* **Task requirements**
Put every line of the data from the one containing "How much separation" down to the end of the data, that line included, into a JSON list of strings, one string per line and no blank lines.

(Scene-based spatial questions)
## Start
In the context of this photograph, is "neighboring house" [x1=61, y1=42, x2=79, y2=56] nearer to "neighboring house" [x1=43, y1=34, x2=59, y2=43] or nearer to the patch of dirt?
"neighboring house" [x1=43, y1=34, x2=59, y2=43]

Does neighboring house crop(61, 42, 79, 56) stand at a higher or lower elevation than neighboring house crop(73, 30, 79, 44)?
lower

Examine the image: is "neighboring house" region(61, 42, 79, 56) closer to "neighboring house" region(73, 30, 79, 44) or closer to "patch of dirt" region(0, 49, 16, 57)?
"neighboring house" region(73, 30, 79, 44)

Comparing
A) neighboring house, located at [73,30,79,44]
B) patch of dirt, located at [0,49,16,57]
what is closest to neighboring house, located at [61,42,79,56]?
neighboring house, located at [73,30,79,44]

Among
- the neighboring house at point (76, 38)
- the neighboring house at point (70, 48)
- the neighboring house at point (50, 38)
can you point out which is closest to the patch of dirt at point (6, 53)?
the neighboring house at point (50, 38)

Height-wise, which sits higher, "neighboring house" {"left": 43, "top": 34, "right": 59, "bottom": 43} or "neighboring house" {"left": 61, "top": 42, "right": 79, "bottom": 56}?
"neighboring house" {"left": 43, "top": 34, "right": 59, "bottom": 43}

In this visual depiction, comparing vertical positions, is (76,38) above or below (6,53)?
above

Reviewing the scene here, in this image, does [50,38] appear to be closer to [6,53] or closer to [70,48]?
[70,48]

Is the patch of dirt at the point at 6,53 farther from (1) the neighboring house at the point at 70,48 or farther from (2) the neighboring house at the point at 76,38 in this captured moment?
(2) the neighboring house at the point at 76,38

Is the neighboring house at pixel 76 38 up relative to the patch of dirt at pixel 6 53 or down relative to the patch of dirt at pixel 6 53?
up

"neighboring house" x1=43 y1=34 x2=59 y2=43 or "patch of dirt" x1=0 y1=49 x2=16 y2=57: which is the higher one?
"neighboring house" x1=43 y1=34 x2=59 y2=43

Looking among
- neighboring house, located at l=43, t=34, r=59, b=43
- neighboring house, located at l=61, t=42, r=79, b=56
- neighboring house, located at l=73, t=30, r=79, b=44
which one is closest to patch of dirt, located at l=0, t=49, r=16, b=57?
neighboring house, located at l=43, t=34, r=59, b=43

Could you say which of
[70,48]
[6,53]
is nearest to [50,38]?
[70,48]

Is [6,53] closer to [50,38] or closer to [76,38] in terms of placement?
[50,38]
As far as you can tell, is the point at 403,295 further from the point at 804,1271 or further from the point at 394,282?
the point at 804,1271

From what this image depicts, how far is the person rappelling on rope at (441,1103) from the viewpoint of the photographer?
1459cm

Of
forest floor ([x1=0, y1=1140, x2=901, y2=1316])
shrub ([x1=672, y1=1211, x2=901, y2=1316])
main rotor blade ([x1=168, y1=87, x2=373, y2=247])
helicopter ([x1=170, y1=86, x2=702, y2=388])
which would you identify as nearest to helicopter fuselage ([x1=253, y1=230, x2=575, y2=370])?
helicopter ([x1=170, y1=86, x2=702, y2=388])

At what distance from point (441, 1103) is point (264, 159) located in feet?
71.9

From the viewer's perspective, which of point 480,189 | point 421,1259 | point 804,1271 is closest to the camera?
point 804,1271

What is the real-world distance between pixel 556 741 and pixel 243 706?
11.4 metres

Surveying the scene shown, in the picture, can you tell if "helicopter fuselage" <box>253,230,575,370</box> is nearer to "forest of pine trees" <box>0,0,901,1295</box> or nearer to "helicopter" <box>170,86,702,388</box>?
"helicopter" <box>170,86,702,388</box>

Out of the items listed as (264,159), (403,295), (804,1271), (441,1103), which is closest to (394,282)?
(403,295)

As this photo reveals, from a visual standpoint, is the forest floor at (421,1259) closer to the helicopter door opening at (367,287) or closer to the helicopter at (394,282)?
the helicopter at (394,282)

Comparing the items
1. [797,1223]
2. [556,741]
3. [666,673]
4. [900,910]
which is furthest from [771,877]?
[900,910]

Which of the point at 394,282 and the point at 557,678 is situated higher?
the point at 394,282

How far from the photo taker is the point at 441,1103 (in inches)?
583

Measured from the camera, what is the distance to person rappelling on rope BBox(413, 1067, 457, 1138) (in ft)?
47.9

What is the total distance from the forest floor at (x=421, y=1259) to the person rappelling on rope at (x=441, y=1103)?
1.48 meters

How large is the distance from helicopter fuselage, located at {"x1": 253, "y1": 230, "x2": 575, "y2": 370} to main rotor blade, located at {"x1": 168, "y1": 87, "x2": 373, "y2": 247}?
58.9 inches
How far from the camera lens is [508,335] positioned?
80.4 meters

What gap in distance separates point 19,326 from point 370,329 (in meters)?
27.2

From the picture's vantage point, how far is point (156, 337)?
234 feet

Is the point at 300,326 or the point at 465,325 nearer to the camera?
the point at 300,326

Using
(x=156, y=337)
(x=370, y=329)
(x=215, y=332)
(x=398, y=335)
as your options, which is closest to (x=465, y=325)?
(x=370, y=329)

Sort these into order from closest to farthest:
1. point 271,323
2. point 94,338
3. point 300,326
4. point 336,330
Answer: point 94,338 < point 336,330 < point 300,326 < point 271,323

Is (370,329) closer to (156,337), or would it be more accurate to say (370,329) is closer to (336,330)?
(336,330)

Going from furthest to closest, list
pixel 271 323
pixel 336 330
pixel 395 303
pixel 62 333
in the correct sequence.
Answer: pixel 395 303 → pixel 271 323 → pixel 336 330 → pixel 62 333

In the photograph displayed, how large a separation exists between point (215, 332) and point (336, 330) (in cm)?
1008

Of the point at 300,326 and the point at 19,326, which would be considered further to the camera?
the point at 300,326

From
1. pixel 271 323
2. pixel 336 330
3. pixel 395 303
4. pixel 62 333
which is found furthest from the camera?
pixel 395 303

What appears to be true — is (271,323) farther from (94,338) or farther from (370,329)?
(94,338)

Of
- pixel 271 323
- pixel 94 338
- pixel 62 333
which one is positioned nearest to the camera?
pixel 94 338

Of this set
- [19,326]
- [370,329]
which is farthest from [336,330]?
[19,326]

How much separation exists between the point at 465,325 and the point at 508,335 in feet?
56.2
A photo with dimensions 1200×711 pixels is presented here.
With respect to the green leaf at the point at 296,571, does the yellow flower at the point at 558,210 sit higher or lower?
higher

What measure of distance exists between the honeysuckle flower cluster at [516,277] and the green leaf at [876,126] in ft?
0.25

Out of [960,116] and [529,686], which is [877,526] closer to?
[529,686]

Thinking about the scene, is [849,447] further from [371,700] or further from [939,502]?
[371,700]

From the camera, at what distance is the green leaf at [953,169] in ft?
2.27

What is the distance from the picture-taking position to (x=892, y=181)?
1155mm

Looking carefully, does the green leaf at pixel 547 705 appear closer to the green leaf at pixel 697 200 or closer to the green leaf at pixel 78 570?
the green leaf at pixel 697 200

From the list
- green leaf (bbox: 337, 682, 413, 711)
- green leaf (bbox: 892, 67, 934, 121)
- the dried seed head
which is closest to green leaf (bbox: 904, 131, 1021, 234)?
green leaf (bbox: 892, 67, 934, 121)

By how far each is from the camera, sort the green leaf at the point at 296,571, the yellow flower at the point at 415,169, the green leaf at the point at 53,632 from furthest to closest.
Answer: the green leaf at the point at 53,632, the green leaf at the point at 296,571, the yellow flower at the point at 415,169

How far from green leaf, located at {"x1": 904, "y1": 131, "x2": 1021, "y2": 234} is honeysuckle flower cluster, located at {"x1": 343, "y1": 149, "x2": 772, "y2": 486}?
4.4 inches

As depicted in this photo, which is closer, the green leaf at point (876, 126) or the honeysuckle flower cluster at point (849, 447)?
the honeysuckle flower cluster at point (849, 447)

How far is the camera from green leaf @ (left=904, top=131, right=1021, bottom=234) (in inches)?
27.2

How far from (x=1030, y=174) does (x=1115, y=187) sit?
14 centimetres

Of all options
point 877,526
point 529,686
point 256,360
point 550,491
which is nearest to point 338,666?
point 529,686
## End
* **Task answer**
[
  "How much separation exists between the point at 465,325 and the point at 508,335 in feet?",
  "56.2",
  "A photo with dimensions 1200×711 pixels is presented here.",
  "With respect to the green leaf at the point at 296,571, does the yellow flower at the point at 558,210 sit higher or lower?",
  "higher",
  "What measure of distance exists between the honeysuckle flower cluster at [516,277] and the green leaf at [876,126] in ft?",
  "0.25",
  "Out of [960,116] and [529,686], which is [877,526] closer to?",
  "[529,686]",
  "Thinking about the scene, is [849,447] further from [371,700] or further from [939,502]?",
  "[371,700]",
  "From the camera, at what distance is the green leaf at [953,169] in ft?",
  "2.27",
  "What is the distance from the picture-taking position to (x=892, y=181)?",
  "1155mm",
  "Looking carefully, does the green leaf at pixel 547 705 appear closer to the green leaf at pixel 697 200 or closer to the green leaf at pixel 78 570?",
  "the green leaf at pixel 697 200",
  "From the list",
  "- green leaf (bbox: 337, 682, 413, 711)",
  "- green leaf (bbox: 892, 67, 934, 121)",
  "- the dried seed head",
  "which is closest to green leaf (bbox: 904, 131, 1021, 234)?",
  "green leaf (bbox: 892, 67, 934, 121)",
  "By how far each is from the camera, sort the green leaf at the point at 296,571, the yellow flower at the point at 415,169, the green leaf at the point at 53,632 from furthest to closest.",
  "Answer: the green leaf at the point at 53,632, the green leaf at the point at 296,571, the yellow flower at the point at 415,169",
  "How far from green leaf, located at {\"x1\": 904, \"y1\": 131, \"x2\": 1021, \"y2\": 234} is honeysuckle flower cluster, located at {\"x1\": 343, \"y1\": 149, \"x2\": 772, \"y2\": 486}?",
  "4.4 inches",
  "As depicted in this photo, which is closer, the green leaf at point (876, 126) or the honeysuckle flower cluster at point (849, 447)?",
  "the honeysuckle flower cluster at point (849, 447)",
  "How far is the camera from green leaf @ (left=904, top=131, right=1021, bottom=234) (in inches)?",
  "27.2",
  "How far from (x=1030, y=174) does (x=1115, y=187) sit?",
  "14 centimetres",
  "Of all options",
  "point 877,526",
  "point 529,686",
  "point 256,360",
  "point 550,491",
  "which is nearest to point 338,666?",
  "point 529,686"
]